**Goal of the exercise**
Please lay out every line of the entries below as a Markdown table with the columns Row and Line, numbering the rows and skipping any blank lines.

**Provided data**

## START

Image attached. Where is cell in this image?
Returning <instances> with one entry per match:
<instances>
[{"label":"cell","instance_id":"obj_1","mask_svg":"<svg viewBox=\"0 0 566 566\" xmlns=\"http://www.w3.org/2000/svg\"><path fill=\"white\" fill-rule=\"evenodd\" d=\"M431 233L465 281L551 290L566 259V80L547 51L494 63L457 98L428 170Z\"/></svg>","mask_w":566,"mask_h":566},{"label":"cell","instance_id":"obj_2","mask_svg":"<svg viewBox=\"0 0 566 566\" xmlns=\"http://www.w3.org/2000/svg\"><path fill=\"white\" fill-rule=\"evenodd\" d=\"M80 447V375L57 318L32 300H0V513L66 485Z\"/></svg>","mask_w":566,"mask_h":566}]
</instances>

## END

**Solution for this exercise**
| Row | Line |
|---|---|
| 1 | Image attached. Where is cell in this image? |
| 2 | Returning <instances> with one entry per match: |
| 3 | <instances> |
| 4 | [{"label":"cell","instance_id":"obj_1","mask_svg":"<svg viewBox=\"0 0 566 566\" xmlns=\"http://www.w3.org/2000/svg\"><path fill=\"white\" fill-rule=\"evenodd\" d=\"M431 233L465 281L551 290L566 259V80L547 51L494 63L457 98L428 170Z\"/></svg>","mask_w":566,"mask_h":566},{"label":"cell","instance_id":"obj_2","mask_svg":"<svg viewBox=\"0 0 566 566\" xmlns=\"http://www.w3.org/2000/svg\"><path fill=\"white\" fill-rule=\"evenodd\" d=\"M80 447V375L57 318L32 300H0V513L66 485Z\"/></svg>","mask_w":566,"mask_h":566}] |
| 5 | </instances> |